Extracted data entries
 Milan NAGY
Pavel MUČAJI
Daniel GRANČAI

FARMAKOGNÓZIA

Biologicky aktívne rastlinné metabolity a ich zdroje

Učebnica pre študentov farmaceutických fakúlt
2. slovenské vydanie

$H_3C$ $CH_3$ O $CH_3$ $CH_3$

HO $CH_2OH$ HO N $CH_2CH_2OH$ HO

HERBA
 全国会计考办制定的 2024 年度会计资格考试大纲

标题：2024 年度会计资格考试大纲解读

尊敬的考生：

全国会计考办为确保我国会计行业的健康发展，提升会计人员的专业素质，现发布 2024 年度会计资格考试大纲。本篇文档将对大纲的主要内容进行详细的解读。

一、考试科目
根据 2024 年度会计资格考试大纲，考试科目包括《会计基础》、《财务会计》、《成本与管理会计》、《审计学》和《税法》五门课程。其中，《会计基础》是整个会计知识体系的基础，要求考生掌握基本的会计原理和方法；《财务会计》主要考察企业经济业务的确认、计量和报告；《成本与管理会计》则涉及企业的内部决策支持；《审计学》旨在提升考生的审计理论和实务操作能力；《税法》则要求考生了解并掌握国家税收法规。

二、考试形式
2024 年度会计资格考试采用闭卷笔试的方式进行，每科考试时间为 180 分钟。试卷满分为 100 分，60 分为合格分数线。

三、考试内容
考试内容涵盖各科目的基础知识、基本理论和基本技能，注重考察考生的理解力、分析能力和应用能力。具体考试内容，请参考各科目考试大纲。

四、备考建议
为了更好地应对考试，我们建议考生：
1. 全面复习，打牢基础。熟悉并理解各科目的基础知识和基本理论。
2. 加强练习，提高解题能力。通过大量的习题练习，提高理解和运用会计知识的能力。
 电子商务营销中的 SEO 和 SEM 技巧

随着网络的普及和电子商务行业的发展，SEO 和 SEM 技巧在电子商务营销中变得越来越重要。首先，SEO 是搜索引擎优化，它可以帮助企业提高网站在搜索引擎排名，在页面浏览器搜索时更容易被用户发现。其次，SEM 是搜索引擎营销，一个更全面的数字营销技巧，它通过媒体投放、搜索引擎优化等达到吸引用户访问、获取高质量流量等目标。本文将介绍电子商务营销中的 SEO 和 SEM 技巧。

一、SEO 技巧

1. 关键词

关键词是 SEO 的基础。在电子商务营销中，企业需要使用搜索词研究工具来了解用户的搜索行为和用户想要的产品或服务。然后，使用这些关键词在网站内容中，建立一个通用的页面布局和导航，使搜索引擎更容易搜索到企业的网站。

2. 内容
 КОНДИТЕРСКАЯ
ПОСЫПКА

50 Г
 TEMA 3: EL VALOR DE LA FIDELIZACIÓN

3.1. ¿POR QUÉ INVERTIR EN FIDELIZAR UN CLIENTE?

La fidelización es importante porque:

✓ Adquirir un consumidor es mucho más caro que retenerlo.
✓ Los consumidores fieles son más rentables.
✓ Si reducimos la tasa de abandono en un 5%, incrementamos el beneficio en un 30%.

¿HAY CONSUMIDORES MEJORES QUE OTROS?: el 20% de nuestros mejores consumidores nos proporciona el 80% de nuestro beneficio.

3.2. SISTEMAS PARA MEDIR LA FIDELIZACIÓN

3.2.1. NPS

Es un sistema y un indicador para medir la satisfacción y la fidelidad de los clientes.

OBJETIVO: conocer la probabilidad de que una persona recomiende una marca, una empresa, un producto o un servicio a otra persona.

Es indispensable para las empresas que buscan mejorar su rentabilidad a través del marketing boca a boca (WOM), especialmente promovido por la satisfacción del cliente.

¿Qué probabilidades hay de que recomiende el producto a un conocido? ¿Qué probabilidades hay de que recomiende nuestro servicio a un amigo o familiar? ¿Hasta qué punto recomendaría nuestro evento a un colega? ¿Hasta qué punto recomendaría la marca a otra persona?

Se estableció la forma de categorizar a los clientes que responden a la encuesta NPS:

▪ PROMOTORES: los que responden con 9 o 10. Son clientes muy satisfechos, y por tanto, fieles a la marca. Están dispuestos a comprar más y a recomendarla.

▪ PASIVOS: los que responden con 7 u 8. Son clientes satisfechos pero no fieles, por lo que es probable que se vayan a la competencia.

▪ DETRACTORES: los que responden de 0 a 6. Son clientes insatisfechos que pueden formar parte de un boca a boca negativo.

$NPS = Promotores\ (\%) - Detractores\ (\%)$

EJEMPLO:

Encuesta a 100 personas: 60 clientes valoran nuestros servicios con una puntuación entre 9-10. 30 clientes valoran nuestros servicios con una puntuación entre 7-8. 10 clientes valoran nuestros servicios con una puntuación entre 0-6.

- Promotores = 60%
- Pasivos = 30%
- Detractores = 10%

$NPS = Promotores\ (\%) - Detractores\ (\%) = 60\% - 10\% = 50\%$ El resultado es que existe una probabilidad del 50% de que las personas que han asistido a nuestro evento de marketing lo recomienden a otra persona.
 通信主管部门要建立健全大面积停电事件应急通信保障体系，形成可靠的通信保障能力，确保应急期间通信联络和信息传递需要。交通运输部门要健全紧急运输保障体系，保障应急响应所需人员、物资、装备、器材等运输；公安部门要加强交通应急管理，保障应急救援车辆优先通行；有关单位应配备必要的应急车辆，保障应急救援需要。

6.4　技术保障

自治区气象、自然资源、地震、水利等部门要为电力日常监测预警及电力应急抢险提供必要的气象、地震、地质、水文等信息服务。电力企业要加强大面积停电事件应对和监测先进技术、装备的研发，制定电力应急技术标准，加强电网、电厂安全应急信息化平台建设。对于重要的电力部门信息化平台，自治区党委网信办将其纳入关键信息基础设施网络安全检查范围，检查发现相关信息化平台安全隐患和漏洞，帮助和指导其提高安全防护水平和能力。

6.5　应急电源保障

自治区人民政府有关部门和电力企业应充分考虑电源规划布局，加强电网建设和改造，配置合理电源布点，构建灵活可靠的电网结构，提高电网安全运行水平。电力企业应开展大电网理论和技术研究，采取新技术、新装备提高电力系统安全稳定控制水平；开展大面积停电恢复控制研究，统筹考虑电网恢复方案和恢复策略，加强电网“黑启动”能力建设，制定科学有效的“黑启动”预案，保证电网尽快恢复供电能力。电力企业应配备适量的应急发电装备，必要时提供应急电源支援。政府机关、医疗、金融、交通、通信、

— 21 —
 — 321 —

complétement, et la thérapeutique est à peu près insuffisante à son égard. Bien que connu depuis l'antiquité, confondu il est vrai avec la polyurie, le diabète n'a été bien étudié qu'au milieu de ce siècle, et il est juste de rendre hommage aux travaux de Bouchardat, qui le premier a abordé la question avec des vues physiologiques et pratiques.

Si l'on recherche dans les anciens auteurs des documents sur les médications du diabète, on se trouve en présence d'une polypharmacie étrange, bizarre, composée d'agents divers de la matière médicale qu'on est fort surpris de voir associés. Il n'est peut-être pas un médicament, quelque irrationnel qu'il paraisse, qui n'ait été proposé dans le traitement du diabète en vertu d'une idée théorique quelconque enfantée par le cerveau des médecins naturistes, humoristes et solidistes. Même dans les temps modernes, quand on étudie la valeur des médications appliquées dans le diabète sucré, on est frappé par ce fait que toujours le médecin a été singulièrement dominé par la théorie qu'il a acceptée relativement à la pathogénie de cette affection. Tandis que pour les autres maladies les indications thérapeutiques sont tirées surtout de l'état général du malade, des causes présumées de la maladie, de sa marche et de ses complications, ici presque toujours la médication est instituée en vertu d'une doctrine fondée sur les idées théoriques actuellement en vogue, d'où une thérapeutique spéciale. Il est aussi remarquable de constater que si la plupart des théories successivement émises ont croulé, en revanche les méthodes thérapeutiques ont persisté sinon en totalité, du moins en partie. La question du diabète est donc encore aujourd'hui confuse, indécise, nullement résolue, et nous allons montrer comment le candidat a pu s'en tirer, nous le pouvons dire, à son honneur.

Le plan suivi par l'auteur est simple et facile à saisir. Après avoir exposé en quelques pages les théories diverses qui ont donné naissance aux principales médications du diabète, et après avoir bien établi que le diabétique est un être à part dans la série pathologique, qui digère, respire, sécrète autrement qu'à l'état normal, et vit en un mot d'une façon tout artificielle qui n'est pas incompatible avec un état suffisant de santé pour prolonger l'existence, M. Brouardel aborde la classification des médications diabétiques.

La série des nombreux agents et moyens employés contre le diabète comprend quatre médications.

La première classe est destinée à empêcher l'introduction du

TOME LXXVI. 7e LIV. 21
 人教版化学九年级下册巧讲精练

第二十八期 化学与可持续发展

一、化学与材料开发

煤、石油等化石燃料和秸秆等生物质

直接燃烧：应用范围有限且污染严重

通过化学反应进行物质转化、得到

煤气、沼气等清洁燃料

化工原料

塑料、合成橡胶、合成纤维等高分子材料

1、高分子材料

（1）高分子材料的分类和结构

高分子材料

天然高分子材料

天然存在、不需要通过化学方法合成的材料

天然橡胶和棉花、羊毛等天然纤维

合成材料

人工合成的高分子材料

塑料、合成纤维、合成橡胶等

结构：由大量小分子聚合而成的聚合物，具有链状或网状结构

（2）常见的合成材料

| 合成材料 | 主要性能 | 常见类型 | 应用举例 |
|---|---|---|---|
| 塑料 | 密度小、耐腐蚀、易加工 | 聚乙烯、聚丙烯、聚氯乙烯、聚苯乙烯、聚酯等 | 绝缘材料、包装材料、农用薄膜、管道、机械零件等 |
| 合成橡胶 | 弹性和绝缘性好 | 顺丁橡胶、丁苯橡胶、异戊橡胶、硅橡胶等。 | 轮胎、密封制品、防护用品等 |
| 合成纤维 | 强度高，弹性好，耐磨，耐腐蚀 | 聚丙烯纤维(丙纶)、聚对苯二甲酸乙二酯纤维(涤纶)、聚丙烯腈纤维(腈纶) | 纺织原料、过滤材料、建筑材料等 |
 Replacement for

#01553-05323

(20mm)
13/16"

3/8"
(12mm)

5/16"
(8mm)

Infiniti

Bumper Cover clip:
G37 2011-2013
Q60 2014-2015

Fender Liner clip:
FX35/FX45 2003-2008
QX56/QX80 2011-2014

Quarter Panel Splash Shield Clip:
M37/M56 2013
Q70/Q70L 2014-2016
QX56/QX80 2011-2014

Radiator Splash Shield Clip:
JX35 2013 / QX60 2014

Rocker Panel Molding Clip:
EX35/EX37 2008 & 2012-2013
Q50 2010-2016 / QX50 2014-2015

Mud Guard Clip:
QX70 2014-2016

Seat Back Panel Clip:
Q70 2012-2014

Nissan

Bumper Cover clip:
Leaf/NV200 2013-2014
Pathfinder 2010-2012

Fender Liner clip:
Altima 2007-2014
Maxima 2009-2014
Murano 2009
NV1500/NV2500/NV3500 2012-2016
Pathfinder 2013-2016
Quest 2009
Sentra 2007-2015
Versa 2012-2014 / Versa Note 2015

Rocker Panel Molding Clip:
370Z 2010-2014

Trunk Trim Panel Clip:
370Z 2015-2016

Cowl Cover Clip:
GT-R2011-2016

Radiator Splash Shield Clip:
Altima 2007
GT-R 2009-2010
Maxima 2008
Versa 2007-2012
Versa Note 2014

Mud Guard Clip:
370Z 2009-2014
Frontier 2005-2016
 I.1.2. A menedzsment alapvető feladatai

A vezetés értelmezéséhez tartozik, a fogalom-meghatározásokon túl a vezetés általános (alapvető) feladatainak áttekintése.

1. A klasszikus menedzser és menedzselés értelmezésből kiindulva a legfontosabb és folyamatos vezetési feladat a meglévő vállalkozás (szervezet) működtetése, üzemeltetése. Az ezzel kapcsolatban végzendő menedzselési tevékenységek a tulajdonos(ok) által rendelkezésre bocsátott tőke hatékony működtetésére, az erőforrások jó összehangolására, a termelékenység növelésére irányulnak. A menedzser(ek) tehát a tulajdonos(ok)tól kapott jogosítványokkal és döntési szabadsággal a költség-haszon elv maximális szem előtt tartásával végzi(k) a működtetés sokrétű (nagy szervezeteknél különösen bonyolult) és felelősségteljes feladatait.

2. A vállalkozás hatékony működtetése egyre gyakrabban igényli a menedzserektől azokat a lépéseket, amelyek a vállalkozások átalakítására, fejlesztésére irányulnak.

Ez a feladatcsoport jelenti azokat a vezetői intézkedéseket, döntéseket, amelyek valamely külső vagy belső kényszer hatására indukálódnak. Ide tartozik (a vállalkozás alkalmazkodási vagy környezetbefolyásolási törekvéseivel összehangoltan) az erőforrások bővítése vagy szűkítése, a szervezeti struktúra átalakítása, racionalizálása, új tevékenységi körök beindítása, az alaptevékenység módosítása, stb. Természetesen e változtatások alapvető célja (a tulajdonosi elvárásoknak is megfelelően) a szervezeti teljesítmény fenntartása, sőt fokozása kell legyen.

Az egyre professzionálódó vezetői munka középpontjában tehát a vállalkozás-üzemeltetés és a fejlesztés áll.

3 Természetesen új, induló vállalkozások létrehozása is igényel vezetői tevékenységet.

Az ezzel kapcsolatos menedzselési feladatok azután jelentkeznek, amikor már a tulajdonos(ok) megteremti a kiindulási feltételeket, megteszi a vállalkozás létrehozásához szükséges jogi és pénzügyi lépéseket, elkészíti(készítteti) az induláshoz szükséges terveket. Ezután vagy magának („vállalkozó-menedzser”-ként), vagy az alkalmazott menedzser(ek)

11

• **What is required**: Copy out each line of the data above, exactly, if it lies between the line holding "a la competencia." and the line holding "complétement, et la", inclusive; copy no other line.

• **Response**:
▪ PASIVOS: los que responden con 7 u 8. Son clientes satisfechos pero no fieles, por lo que es probable que se vayan a la competencia.

▪ DETRACTORES: los que responden de 0 a 6. Son clientes insatisfechos que pueden formar parte de un boca a boca negativo.

$NPS = Promotores\ (\%) - Detractores\ (\%)$

EJEMPLO:

Encuesta a 100 personas: 60 clientes valoran nuestros servicios con una puntuación entre 9-10. 30 clientes valoran nuestros servicios con una puntuación entre 7-8. 10 clientes valoran nuestros servicios con una puntuación entre 0-6.

- Promotores = 60%
- Pasivos = 30%
- Detractores = 10%

$NPS = Promotores\ (\%) - Detractores\ (\%) = 60\% - 10\% = 50\%$ El resultado es que existe una probabilidad del 50% de que las personas que han asistido a nuestro evento de marketing lo recomienden a otra persona.
 通信主管部门要建立健全大面积停电事件应急通信保障体系，形成可靠的通信保障能力，确保应急期间通信联络和信息传递需要。交通运输部门要健全紧急运输保障体系，保障应急响应所需人员、物资、装备、器材等运输；公安部门要加强交通应急管理，保障应急救援车辆优先通行；有关单位应配备必要的应急车辆，保障应急救援需要。

6.4　技术保障

自治区气象、自然资源、地震、水利等部门要为电力日常监测预警及电力应急抢险提供必要的气象、地震、地质、水文等信息服务。电力企业要加强大面积停电事件应对和监测先进技术、装备的研发，制定电力应急技术标准，加强电网、电厂安全应急信息化平台建设。对于重要的电力部门信息化平台，自治区党委网信办将其纳入关键信息基础设施网络安全检查范围，检查发现相关信息化平台安全隐患和漏洞，帮助和指导其提高安全防护水平和能力。

6.5　应急电源保障

自治区人民政府有关部门和电力企业应充分考虑电源规划布局，加强电网建设和改造，配置合理电源布点，构建灵活可靠的电网结构，提高电网安全运行水平。电力企业应开展大电网理论和技术研究，采取新技术、新装备提高电力系统安全稳定控制水平；开展大面积停电恢复控制研究，统筹考虑电网恢复方案和恢复策略，加强电网“黑启动”能力建设，制定科学有效的“黑启动”预案，保证电网尽快恢复供电能力。电力企业应配备适量的应急发电装备，必要时提供应急电源支援。政府机关、医疗、金融、交通、通信、

— 21 —
 — 321 —

complétement, et la thérapeutique est à peu près insuffisante à son égard. Bien que connu depuis l'antiquité, confondu il est vrai avec la polyurie, le diabète n'a été bien étudié qu'au milieu de ce siècle, et il est juste de rendre hommage aux travaux de Bouchardat, qui le premier a abordé la question avec des vues physiologiques et pratiques.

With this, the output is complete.